End-to-End Data Analysis Agent (DeepSeek-OCR + vLLM)
Drop in a PDF report or a table image: DeepSeek-OCR turns it into structured data, the FastAPI backend runs analysis, charts get auto-generated. OCR / analysis / visualization are three swappable layers.
This is the "no more manual Excel" workflow: feed in a PDF or screenshot of tabular data, get back analysis and charts. DeepSeek-OCR-2 handles the parsing (much better than legacy OCR on financial / scientific tables), a FastAPI backend orchestrates analysis + visualization generation, and vLLM keeps the OCR model serving at production latency.
Three layers, swappable
backend/
├── core/
│ ├── ocr/ # DeepSeek-OCR-2 client + table-structure extraction
│ ├── analysis/ # pandas-style stats + LLM-driven summarization
│ └── visualization/ # matplotlib / plotly chart generation
├── services/
│ ├── ocr_service.py
│ ├── analysis_service.py
│ ├── visualization_service.py
│ └── integration_service.py # top-level orchestrator
├── api/ # FastAPI routes
└── main.py
Each layer is one service module + one core implementation. Want to swap DeepSeek-OCR for
PaddleOCR-VL? Replace core/ocr/ and services/ocr_service.py keeps its interface.

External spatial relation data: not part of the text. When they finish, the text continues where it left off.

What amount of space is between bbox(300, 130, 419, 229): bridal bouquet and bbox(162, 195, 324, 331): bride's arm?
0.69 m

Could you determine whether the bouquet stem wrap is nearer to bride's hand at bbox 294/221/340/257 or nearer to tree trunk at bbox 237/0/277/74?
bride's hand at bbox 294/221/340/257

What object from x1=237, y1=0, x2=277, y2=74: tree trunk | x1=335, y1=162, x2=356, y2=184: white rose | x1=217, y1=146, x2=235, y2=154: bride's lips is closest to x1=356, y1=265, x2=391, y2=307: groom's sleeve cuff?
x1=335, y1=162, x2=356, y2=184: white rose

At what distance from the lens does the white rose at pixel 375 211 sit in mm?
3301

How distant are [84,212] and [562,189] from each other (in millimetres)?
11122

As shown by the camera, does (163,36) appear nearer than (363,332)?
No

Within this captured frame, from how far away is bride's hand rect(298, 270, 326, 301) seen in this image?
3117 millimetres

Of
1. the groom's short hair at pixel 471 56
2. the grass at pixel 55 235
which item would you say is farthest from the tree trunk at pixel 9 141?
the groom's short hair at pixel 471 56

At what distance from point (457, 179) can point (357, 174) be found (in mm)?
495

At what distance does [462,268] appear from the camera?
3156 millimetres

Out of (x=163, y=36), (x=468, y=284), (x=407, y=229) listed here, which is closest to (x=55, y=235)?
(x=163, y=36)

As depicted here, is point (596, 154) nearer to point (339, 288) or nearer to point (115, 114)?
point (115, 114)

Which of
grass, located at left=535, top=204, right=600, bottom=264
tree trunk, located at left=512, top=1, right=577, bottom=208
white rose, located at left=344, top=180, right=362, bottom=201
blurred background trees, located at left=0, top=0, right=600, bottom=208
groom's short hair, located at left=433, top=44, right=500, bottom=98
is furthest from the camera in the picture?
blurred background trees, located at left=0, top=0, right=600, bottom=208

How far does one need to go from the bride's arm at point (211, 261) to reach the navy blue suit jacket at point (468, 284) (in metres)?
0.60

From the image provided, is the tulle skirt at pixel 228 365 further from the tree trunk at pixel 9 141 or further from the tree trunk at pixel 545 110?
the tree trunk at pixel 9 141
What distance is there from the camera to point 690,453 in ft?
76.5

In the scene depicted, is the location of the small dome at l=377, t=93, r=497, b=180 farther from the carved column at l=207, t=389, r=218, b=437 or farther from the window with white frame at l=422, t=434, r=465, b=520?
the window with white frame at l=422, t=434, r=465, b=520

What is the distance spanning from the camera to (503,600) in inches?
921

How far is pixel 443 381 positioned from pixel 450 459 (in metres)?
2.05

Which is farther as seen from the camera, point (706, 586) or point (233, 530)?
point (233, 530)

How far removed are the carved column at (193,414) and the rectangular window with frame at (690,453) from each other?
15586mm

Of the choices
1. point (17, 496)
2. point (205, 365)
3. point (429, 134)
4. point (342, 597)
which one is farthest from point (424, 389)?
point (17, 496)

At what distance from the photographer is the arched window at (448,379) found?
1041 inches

Want to add D3
charts? Drop another renderer into core/visualization/.
Why DeepSeek-OCR-2 specifically
Tables in real-world PDFs (财报, 论文, lab reports) break legacy OCR — merged cells, multi-line headers, footnotes mixed into rows. DeepSeek-OCR-2 ships with dedicated table-structure recognition that emits cells with row/col coordinates, not just text — making downstream pandas ingestion painless.
vLLM for serving
OCR runs in a real-time loop (user uploads → reads → analyzes → renders), so latency matters. vLLM gets the OCR model from ~3s/page (raw transformers) to ~0.6s/page on the same GPU through continuous batching.
What this signals
- You design layered AI systems, not monoliths — each capability (OCR / analysis / viz) is one service + one core
- You pick the right OCR for the job — table-structure-aware (DeepSeek-OCR-2) over plain text-only OCR
- You care about inference latency — vLLM serving instead of raw transformers
What the demo replays
The interactive demo replays the three-layer pipeline on a sample financial table: ocr_service parses cells with coordinates → analysis_service computes KPIs and flags anomalies → visualization_service lets the LLM pick the chart type, then renders it. It shows the real per-layer behavior of core/ocr · core/analysis · core/visualization — no live vLLM/LLM calls.